An illustration close to home – despite being a developed country with English being the mandatory lingua franca beginning from primary school, a commonly spoken language on the ground is “Singlish”- what the locals refer to as Singapore-English. Singlish is a creole language that has developed over time, which comprise words sourced from English, Chinese, Malay, Indian, dialects, and fillers, heavily influenced by Singapore’s cultural diversity. The use of mixed languages makes it even more challenging for NLP to be done solely based on dictionary knowledge. Mixed languages such as Singlish are more prevalent than we think, as over two-thirds of the world speaks more than one language- multilingualism presents vast importance of the ability for any conversational interface to interpret different tongues. 

Such a phenomenon is common throughout Asia and the rest of the world, which highlights the importance of conversational interfaces which understand localised slangs.

The Proximity Advantage of Regional Providers

Localised solution providers based in each specific market have an inherent advantage due to the proximity to the country. Physical closeness also suggests higher volumes of cultural exchanges from travel and migration patterns. Furthermore, the system enjoys economies of scope when working with different language with strong semantic relationships.

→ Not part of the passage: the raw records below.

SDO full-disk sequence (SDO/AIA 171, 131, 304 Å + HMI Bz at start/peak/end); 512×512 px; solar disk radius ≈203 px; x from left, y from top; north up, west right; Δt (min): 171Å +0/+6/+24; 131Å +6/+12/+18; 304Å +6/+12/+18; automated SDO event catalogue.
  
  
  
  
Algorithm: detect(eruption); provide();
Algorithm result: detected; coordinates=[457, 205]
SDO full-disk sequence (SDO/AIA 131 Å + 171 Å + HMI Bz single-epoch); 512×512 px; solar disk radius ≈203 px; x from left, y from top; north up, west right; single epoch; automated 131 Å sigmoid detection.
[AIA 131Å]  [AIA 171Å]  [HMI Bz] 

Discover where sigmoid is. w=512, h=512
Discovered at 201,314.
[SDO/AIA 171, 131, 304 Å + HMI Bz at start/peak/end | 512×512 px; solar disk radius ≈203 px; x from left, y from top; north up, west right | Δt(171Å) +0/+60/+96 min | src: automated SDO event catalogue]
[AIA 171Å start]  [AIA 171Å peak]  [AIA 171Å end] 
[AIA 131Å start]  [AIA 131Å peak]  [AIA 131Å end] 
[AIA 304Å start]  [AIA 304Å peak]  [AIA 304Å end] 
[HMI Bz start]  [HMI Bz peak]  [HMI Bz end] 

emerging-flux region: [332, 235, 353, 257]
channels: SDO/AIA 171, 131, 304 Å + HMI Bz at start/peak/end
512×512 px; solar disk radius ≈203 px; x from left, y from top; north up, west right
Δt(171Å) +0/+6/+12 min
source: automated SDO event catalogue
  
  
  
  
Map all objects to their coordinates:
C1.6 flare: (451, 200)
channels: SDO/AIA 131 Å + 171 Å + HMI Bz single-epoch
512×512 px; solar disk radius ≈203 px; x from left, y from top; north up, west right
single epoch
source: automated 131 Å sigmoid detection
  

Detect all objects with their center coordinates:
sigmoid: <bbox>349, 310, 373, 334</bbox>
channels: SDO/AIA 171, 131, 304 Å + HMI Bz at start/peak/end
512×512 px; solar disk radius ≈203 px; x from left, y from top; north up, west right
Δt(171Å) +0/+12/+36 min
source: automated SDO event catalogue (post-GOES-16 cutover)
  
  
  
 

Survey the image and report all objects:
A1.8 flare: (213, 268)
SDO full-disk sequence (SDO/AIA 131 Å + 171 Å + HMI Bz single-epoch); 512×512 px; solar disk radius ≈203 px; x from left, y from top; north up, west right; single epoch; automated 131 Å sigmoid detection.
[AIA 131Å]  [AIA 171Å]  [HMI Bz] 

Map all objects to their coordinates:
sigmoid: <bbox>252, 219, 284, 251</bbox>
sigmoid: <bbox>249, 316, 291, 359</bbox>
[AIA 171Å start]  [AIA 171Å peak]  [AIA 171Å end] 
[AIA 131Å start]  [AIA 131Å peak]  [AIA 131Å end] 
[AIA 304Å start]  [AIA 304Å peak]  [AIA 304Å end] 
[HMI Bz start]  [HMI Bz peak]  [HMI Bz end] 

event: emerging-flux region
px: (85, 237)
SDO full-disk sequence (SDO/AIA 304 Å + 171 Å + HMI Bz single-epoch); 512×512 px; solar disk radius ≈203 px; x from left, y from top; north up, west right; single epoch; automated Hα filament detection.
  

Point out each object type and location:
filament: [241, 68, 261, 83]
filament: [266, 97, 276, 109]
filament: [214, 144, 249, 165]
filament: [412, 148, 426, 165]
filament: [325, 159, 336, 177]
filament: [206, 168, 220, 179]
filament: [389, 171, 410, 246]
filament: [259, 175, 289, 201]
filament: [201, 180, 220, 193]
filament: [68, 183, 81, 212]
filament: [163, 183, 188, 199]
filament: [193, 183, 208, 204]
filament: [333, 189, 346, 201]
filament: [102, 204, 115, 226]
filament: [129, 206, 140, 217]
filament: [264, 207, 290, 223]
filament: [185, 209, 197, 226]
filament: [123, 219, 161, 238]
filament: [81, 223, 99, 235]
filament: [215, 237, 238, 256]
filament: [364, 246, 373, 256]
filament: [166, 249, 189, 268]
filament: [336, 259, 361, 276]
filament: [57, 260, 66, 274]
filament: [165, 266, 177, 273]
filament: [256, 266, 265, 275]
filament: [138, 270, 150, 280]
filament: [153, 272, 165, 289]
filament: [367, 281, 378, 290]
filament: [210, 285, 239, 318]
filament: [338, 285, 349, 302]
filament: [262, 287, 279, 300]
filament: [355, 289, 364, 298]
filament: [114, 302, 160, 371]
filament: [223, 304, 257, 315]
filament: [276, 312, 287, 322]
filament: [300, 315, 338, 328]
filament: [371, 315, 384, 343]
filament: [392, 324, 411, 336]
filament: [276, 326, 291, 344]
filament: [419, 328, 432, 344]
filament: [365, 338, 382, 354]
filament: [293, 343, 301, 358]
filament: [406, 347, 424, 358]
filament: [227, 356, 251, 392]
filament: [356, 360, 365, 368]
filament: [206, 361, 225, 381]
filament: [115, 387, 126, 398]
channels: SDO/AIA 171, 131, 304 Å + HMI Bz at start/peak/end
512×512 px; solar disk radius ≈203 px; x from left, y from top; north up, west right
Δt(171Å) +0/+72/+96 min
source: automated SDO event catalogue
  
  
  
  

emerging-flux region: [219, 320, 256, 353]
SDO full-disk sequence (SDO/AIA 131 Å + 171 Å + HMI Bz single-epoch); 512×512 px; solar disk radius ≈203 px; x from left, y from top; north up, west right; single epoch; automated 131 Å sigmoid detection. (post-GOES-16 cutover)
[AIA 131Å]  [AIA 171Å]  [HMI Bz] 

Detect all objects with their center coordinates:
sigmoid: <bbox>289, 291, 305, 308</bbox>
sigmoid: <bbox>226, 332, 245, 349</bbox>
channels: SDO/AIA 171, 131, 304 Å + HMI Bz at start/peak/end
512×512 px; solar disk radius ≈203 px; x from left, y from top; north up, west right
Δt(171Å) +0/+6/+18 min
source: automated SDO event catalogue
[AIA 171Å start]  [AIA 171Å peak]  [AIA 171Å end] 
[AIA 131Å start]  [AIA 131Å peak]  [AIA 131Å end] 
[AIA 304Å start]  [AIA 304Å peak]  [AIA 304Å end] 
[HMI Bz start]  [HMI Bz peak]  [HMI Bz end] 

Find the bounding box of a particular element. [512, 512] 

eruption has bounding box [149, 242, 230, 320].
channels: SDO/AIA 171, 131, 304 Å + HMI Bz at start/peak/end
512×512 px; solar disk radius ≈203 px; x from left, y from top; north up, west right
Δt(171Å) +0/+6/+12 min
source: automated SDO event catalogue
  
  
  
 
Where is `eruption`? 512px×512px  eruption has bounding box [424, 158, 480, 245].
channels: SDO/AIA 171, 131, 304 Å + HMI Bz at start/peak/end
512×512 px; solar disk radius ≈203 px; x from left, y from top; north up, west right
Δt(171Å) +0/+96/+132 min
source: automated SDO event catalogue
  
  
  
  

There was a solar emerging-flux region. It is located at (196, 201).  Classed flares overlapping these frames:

How Understanding the Local Language Helps with your Business Case

Beyond working with native linguists in building your local language corpus and lexicon for training your AI, is establishing your business use case. After all, most AI virtual assistants are deployed to solve a specific business problem or meet a goal, like supporting the business’ ever-growing operations in a region. The most ubiquitous virtual assistant use case would be Customer Service and Support. Most regional e-commerce players choose a test market to launch a prototype virtual assistant, most often in English. After understanding how and what consumers ask, they scale up to deploy the same virtual assistant in a multitude of languages regionally.  

Closing Words

Realistically, the emphasis on native language support is to complement a company’s regional expansion strategy. Functions that exist in one market are bound to exist in the others — the logical next step will be to scale the same initiatives in different languages to meet the demands of diverse consumer groups. Achieving natural, multilingual support helps businesses, big and small, provide 24/7 service to clients regardless of the language they speak. This additional layer of consideration can take a virtual assistant up a notch to improve performance holistically.